Monsieur Superbe, penché plus en avant, était maintenant appuyé à mon dossier. Cette proximité me troublait énormément.
J’ouvris la bouche, mais tel un poisson exposé à l’air libre, aucun son n’en sorti. Zut ! Je pris une grande inspiration et me tournais vers Caroline.
— Donc ils sont sur le pont et il pleut...
Je m’arrêtai là... aussi épuisée que si j’avais couru un 50 m.
De derrière ma banquette, fusa un rire de gorge, sourd, rond, brûlant. Je déglutis péniblement.
— Vous pouvez faire mieux que des aliens experts en tourbillons !
— Ah ! Vous avez entendu cela...
— Tu vois Annabelle, même Monsieur trouve ton histoire abracadabrante !
« Sincèrement, merci ! Merci beaucoup Caro pour ce commentaire ». Monsieur Superbe passa un bras autour de mon siège, son coude frôlant mon épaule. Une lueur malicieuse brillait au fond de ses yeux. Il savait l’effet qu’il me faisait !
Bien entendu qu’il le savait, puisque ce devait toujours être ainsi avec toutes les femmes ! Enfin, sauf celles, comme Caroline, qui étaient irrémédiablement éprises de leur mari.
Il jouait de son physique et de son charisme pour me troubler ! Il ne fallait pas le laisser continuer.
Ils voulaient une histoire ? Ils allaient l’avoir....
Je me décalai légèrement et adressai à Monsieur Superbe un petit sourire en coin, du genre « je t’ai vu venir ».
En retour, il me fit un clin d’œil !
Caroline, ravie, avait un allié. J’étais seule contre eux deux, mais je n’étais pas effrayée. Dotée d’une imagination fertile, je savais pouvoir emporter la partie. Je devais juste me concentrer.
— C’est un de ces après-midi pluvieux où nous pensons que nous serions mieux blottis au coin du feu... commençai-je. Mais je fus vite interrompue par Monsieur Superbe :
— Oui je suis d’accord avec vous, rien ne vaut un bon coin auprès du feu...et blottis !
« Ok mon gars, tu commences fort » grinçai-je des dents.
— Oui, si vous voulez... donc il fait froid, il pleut et... Noël approche.
— Ils partent chercher les cadeaux pour leurs grands-mères, lança Caroline en éclatant de rire ! Oui, leurs mémés voulaient un peignoir molletonné !
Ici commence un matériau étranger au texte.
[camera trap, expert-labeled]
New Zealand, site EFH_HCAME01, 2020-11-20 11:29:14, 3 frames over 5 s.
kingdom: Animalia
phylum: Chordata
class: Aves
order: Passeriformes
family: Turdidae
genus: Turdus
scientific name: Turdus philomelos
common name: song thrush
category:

Tandis que Caroline exposait les vertus du molleton pour les personnes âgées, Monsieur Superbe se pencha à mon oreille pour chuchoter qu’il aurait préféré un jour de mai. Son souffle chatouilla délicieusement mon oreille.
Troublée, mais résolue à tenir bon, je repoussai leurs propositions de la main.
— Non, non, vous avez tout faux ! Laissez moi continuer, voulez-vous ?... C’était Noël...
— Je préfère une journée comme celle-ci, reprit-il.
— Oui moi aussi, confirma Caroline. On aura qu’à dire que c’est aujourd’hui !
Cela promettait d’être plus difficile que prévu.
— Ok, c’est une journée comme aujourd’hui...
— Non, non, Annabelle, c’est aujourd’hui !
Quand Caroline décidait d’une chose, il était impossible de lui faire changer
d’avis !
— Donc c’est aujourd’hui.... Vous êtes contents ? Cependant, je tiens à vous préciser qu’il fait un temps radieux et qu’il n’y a pas un nuage à l’horizon alors comment allez-vous faire venir la pluie ?
— On verra bien après, me répondit Caroline.
— Ils avaient décidé après le film d’aller au restaurant, repris-je, mais ils étaient en retard et devaient se hâter sinon ils allaient perdre leur réservation. C’est pourquoi ils traversèrent le pont à toute allure !
— Mais elle est complètement nulle ton histoire, grogna Caroline. Et puis maintenant tu vas nous expliquer pourquoi il pleuvait tout d’un coup ?
— Et bien.... on tournait un film où les éléments se déchaînaient et ils se sont trouvés pris en plein milieu !
Triomphante, je me tournai vers Monsieur Superbe. Il avait un sourire totalement irrésistible. Je me sentis fondre, littéralement, tandis que je plongeais dans les eaux troubles de son regard. Des ondes électriques parcouraient ma peau.
Mais que m’arrivait-il ? Pourquoi me mettais-je à penser comme dans les livres sentimentaux que je lisais en cachette ?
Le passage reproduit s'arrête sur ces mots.